Farta documentação foi entregue ao Supremo Tribunal Federal, Procuradoria da República e Senado, com recibos onde a assinatura de Randolfe Rodrigues foi comprovada como verdadeira pelo renomado perito Ricardo Molina. Na tribuna do Senado, Rodrigues negou tudo, o que ocorreu antes do laudo pericial. Quebra de decoro? Até hoje não se teve uma resposta. A verdade é que no Amapá boa parte dos eleitores do senador se mostraram decepcionados chegando a pichar a palavra mensaleiro nos out doors colocados na cidade a mando do político para tentar amenizar o baque em sua imagem de bom menino.
De mãos dadas, ele e João Capiberibe, que tem em seu currículo o rótulo de primeiro senador do Brasil cassado por compra de votos foram às rádios chapa branca tentar diminuir o estrago causado pelas denúncias. Os argumentos usados tinham como foco a desqualificação do autor. Quanto a confirmação de caligrafia atestada por Ricardo Molina, nada foi dito. Capiberibe também não conseguiu ser convincente ao explicar a gravação em que aparece conversando com o deputado Jorge Salomão sobre pagamento de propina na AL. Depois disso, mudaram de estratégia e adotaram o silêncio total. O jargão popular diria que quem cala consente.
Síndrome de Narciso
A vaidade de Randolfe Rodrigues parece não conhecer limites. O foco dele agora é chegar ao topo da escadaria começando a escalada pelo último degrau. Seus minutos na mídia são usados para declarar que é candidato a Presidência da República. Para isso, ignorou crises abertas no PSOL começando pelo Ceará. Lá, o ex-presidente Renato Roseno que disputava a indicação preferiu retirar o nome em sinal de protesto depois que os delegados resolveram passar por cima das prévias. Para ele, "se atropelou a democracia". A corrente simpática ao ex-presidente do PSOL cearense declara repudiar Randolfe Rodrigues por seu histórico de alianças com partidos de direita no Amapá, tudo para eleger Clécio Luís, do mesmo partido, como prefeito de Macapá.
Randolfe parece não conhecer limites para conseguir o que lhe beneficiará.

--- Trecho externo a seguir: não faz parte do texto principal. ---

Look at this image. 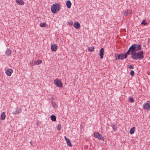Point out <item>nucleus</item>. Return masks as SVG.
<instances>
[{
    "mask_svg": "<svg viewBox=\"0 0 150 150\" xmlns=\"http://www.w3.org/2000/svg\"><path fill=\"white\" fill-rule=\"evenodd\" d=\"M136 48L132 59L135 60H142L144 58L143 52L142 51H140L142 49V45L140 44H136Z\"/></svg>",
    "mask_w": 150,
    "mask_h": 150,
    "instance_id": "1",
    "label": "nucleus"
},
{
    "mask_svg": "<svg viewBox=\"0 0 150 150\" xmlns=\"http://www.w3.org/2000/svg\"><path fill=\"white\" fill-rule=\"evenodd\" d=\"M136 44H134L132 45L129 48L128 50L124 54L125 55V57H127V55H129L130 52V54L131 55V58L132 57L133 54L134 52L135 49L136 48Z\"/></svg>",
    "mask_w": 150,
    "mask_h": 150,
    "instance_id": "2",
    "label": "nucleus"
},
{
    "mask_svg": "<svg viewBox=\"0 0 150 150\" xmlns=\"http://www.w3.org/2000/svg\"><path fill=\"white\" fill-rule=\"evenodd\" d=\"M60 6L58 3L53 4L51 8V11L54 14L56 13L57 12H58L60 11Z\"/></svg>",
    "mask_w": 150,
    "mask_h": 150,
    "instance_id": "3",
    "label": "nucleus"
},
{
    "mask_svg": "<svg viewBox=\"0 0 150 150\" xmlns=\"http://www.w3.org/2000/svg\"><path fill=\"white\" fill-rule=\"evenodd\" d=\"M115 57L116 60H117V59H123L127 58L125 57V54L123 53H121L120 54H115Z\"/></svg>",
    "mask_w": 150,
    "mask_h": 150,
    "instance_id": "4",
    "label": "nucleus"
},
{
    "mask_svg": "<svg viewBox=\"0 0 150 150\" xmlns=\"http://www.w3.org/2000/svg\"><path fill=\"white\" fill-rule=\"evenodd\" d=\"M54 84L57 87H62V83L58 79L54 80Z\"/></svg>",
    "mask_w": 150,
    "mask_h": 150,
    "instance_id": "5",
    "label": "nucleus"
},
{
    "mask_svg": "<svg viewBox=\"0 0 150 150\" xmlns=\"http://www.w3.org/2000/svg\"><path fill=\"white\" fill-rule=\"evenodd\" d=\"M143 107L145 110H150V101H147L146 103H144L143 105Z\"/></svg>",
    "mask_w": 150,
    "mask_h": 150,
    "instance_id": "6",
    "label": "nucleus"
},
{
    "mask_svg": "<svg viewBox=\"0 0 150 150\" xmlns=\"http://www.w3.org/2000/svg\"><path fill=\"white\" fill-rule=\"evenodd\" d=\"M94 136L95 137L97 138L100 140L102 141H103L104 140V138L103 137L102 135L100 134L98 132H96L95 133Z\"/></svg>",
    "mask_w": 150,
    "mask_h": 150,
    "instance_id": "7",
    "label": "nucleus"
},
{
    "mask_svg": "<svg viewBox=\"0 0 150 150\" xmlns=\"http://www.w3.org/2000/svg\"><path fill=\"white\" fill-rule=\"evenodd\" d=\"M13 70L11 69H8L6 71L5 73L8 76H11Z\"/></svg>",
    "mask_w": 150,
    "mask_h": 150,
    "instance_id": "8",
    "label": "nucleus"
},
{
    "mask_svg": "<svg viewBox=\"0 0 150 150\" xmlns=\"http://www.w3.org/2000/svg\"><path fill=\"white\" fill-rule=\"evenodd\" d=\"M21 108H17L15 109L14 110L13 112L12 113L14 115L18 114L20 113L21 111Z\"/></svg>",
    "mask_w": 150,
    "mask_h": 150,
    "instance_id": "9",
    "label": "nucleus"
},
{
    "mask_svg": "<svg viewBox=\"0 0 150 150\" xmlns=\"http://www.w3.org/2000/svg\"><path fill=\"white\" fill-rule=\"evenodd\" d=\"M57 46L56 44H52L51 45V50L52 51H56L57 50Z\"/></svg>",
    "mask_w": 150,
    "mask_h": 150,
    "instance_id": "10",
    "label": "nucleus"
},
{
    "mask_svg": "<svg viewBox=\"0 0 150 150\" xmlns=\"http://www.w3.org/2000/svg\"><path fill=\"white\" fill-rule=\"evenodd\" d=\"M64 138L66 142L67 145L69 146H72V144L70 140L66 136L64 137Z\"/></svg>",
    "mask_w": 150,
    "mask_h": 150,
    "instance_id": "11",
    "label": "nucleus"
},
{
    "mask_svg": "<svg viewBox=\"0 0 150 150\" xmlns=\"http://www.w3.org/2000/svg\"><path fill=\"white\" fill-rule=\"evenodd\" d=\"M73 26L76 29H79L81 27L80 23L77 22H76L74 23Z\"/></svg>",
    "mask_w": 150,
    "mask_h": 150,
    "instance_id": "12",
    "label": "nucleus"
},
{
    "mask_svg": "<svg viewBox=\"0 0 150 150\" xmlns=\"http://www.w3.org/2000/svg\"><path fill=\"white\" fill-rule=\"evenodd\" d=\"M104 52V49L103 48H101L100 51V56L101 59L103 58Z\"/></svg>",
    "mask_w": 150,
    "mask_h": 150,
    "instance_id": "13",
    "label": "nucleus"
},
{
    "mask_svg": "<svg viewBox=\"0 0 150 150\" xmlns=\"http://www.w3.org/2000/svg\"><path fill=\"white\" fill-rule=\"evenodd\" d=\"M16 3L18 5H23L24 4L23 0H16Z\"/></svg>",
    "mask_w": 150,
    "mask_h": 150,
    "instance_id": "14",
    "label": "nucleus"
},
{
    "mask_svg": "<svg viewBox=\"0 0 150 150\" xmlns=\"http://www.w3.org/2000/svg\"><path fill=\"white\" fill-rule=\"evenodd\" d=\"M66 6L68 8H69L71 7V2L69 0H68L67 1L66 3Z\"/></svg>",
    "mask_w": 150,
    "mask_h": 150,
    "instance_id": "15",
    "label": "nucleus"
},
{
    "mask_svg": "<svg viewBox=\"0 0 150 150\" xmlns=\"http://www.w3.org/2000/svg\"><path fill=\"white\" fill-rule=\"evenodd\" d=\"M6 118V115L4 112H3L1 114V120H4Z\"/></svg>",
    "mask_w": 150,
    "mask_h": 150,
    "instance_id": "16",
    "label": "nucleus"
},
{
    "mask_svg": "<svg viewBox=\"0 0 150 150\" xmlns=\"http://www.w3.org/2000/svg\"><path fill=\"white\" fill-rule=\"evenodd\" d=\"M6 53L7 55L9 56L11 54V51L8 48H7Z\"/></svg>",
    "mask_w": 150,
    "mask_h": 150,
    "instance_id": "17",
    "label": "nucleus"
},
{
    "mask_svg": "<svg viewBox=\"0 0 150 150\" xmlns=\"http://www.w3.org/2000/svg\"><path fill=\"white\" fill-rule=\"evenodd\" d=\"M42 63V61L41 60H39L38 59L36 61H35L34 62V64H36L38 65L41 64Z\"/></svg>",
    "mask_w": 150,
    "mask_h": 150,
    "instance_id": "18",
    "label": "nucleus"
},
{
    "mask_svg": "<svg viewBox=\"0 0 150 150\" xmlns=\"http://www.w3.org/2000/svg\"><path fill=\"white\" fill-rule=\"evenodd\" d=\"M135 131L134 127H132L131 128L129 131V133L131 134H133L134 133Z\"/></svg>",
    "mask_w": 150,
    "mask_h": 150,
    "instance_id": "19",
    "label": "nucleus"
},
{
    "mask_svg": "<svg viewBox=\"0 0 150 150\" xmlns=\"http://www.w3.org/2000/svg\"><path fill=\"white\" fill-rule=\"evenodd\" d=\"M50 118L51 120L53 121H56V117L55 116L53 115H52L51 116Z\"/></svg>",
    "mask_w": 150,
    "mask_h": 150,
    "instance_id": "20",
    "label": "nucleus"
},
{
    "mask_svg": "<svg viewBox=\"0 0 150 150\" xmlns=\"http://www.w3.org/2000/svg\"><path fill=\"white\" fill-rule=\"evenodd\" d=\"M88 51L90 52H92L94 50V48L93 47H89L88 48Z\"/></svg>",
    "mask_w": 150,
    "mask_h": 150,
    "instance_id": "21",
    "label": "nucleus"
},
{
    "mask_svg": "<svg viewBox=\"0 0 150 150\" xmlns=\"http://www.w3.org/2000/svg\"><path fill=\"white\" fill-rule=\"evenodd\" d=\"M52 105V107L54 108H56L57 107V105L54 102H51Z\"/></svg>",
    "mask_w": 150,
    "mask_h": 150,
    "instance_id": "22",
    "label": "nucleus"
},
{
    "mask_svg": "<svg viewBox=\"0 0 150 150\" xmlns=\"http://www.w3.org/2000/svg\"><path fill=\"white\" fill-rule=\"evenodd\" d=\"M112 127L114 131L115 132L117 130V127L116 125H113Z\"/></svg>",
    "mask_w": 150,
    "mask_h": 150,
    "instance_id": "23",
    "label": "nucleus"
},
{
    "mask_svg": "<svg viewBox=\"0 0 150 150\" xmlns=\"http://www.w3.org/2000/svg\"><path fill=\"white\" fill-rule=\"evenodd\" d=\"M129 100L130 102L133 103L134 101L133 98L132 97H129Z\"/></svg>",
    "mask_w": 150,
    "mask_h": 150,
    "instance_id": "24",
    "label": "nucleus"
},
{
    "mask_svg": "<svg viewBox=\"0 0 150 150\" xmlns=\"http://www.w3.org/2000/svg\"><path fill=\"white\" fill-rule=\"evenodd\" d=\"M61 125L60 124H58L57 126V130L58 131H59L61 129Z\"/></svg>",
    "mask_w": 150,
    "mask_h": 150,
    "instance_id": "25",
    "label": "nucleus"
},
{
    "mask_svg": "<svg viewBox=\"0 0 150 150\" xmlns=\"http://www.w3.org/2000/svg\"><path fill=\"white\" fill-rule=\"evenodd\" d=\"M40 26L42 27L45 26V23H41L40 24Z\"/></svg>",
    "mask_w": 150,
    "mask_h": 150,
    "instance_id": "26",
    "label": "nucleus"
},
{
    "mask_svg": "<svg viewBox=\"0 0 150 150\" xmlns=\"http://www.w3.org/2000/svg\"><path fill=\"white\" fill-rule=\"evenodd\" d=\"M67 24L69 25H71L73 24V22L71 21H68Z\"/></svg>",
    "mask_w": 150,
    "mask_h": 150,
    "instance_id": "27",
    "label": "nucleus"
},
{
    "mask_svg": "<svg viewBox=\"0 0 150 150\" xmlns=\"http://www.w3.org/2000/svg\"><path fill=\"white\" fill-rule=\"evenodd\" d=\"M134 74V71L131 70L130 72V74L132 76H133Z\"/></svg>",
    "mask_w": 150,
    "mask_h": 150,
    "instance_id": "28",
    "label": "nucleus"
},
{
    "mask_svg": "<svg viewBox=\"0 0 150 150\" xmlns=\"http://www.w3.org/2000/svg\"><path fill=\"white\" fill-rule=\"evenodd\" d=\"M141 24H144V25H146L147 23L144 20H143L142 21V22L141 23Z\"/></svg>",
    "mask_w": 150,
    "mask_h": 150,
    "instance_id": "29",
    "label": "nucleus"
},
{
    "mask_svg": "<svg viewBox=\"0 0 150 150\" xmlns=\"http://www.w3.org/2000/svg\"><path fill=\"white\" fill-rule=\"evenodd\" d=\"M128 14V10H127L126 11H125V12L124 13V14L125 16H127Z\"/></svg>",
    "mask_w": 150,
    "mask_h": 150,
    "instance_id": "30",
    "label": "nucleus"
},
{
    "mask_svg": "<svg viewBox=\"0 0 150 150\" xmlns=\"http://www.w3.org/2000/svg\"><path fill=\"white\" fill-rule=\"evenodd\" d=\"M129 69H133L134 68L133 66L131 65H129Z\"/></svg>",
    "mask_w": 150,
    "mask_h": 150,
    "instance_id": "31",
    "label": "nucleus"
},
{
    "mask_svg": "<svg viewBox=\"0 0 150 150\" xmlns=\"http://www.w3.org/2000/svg\"><path fill=\"white\" fill-rule=\"evenodd\" d=\"M148 40L149 42H150V38L148 39Z\"/></svg>",
    "mask_w": 150,
    "mask_h": 150,
    "instance_id": "32",
    "label": "nucleus"
},
{
    "mask_svg": "<svg viewBox=\"0 0 150 150\" xmlns=\"http://www.w3.org/2000/svg\"><path fill=\"white\" fill-rule=\"evenodd\" d=\"M32 141H30V143L31 144V145H32Z\"/></svg>",
    "mask_w": 150,
    "mask_h": 150,
    "instance_id": "33",
    "label": "nucleus"
}]
</instances>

Suas alianças com o Democratas, de Davi Alcolumbre e o PTB, de Eduardo Seabra e na época de Lucas Barreto foi apenas uma, de suas peripércias políticas. Em seu Estado de origem, o senador é acusado também por seu partido de participar de fraudes nas prévias. Segundo a corrente dissidente, tudo foi uma grande armação que deu certo. Para os dissidentes, as plenárias de Macapá, Santana e Itaubal do Piririm foram "contaminadas" e não poderiam ser reconhecidas como legítimas.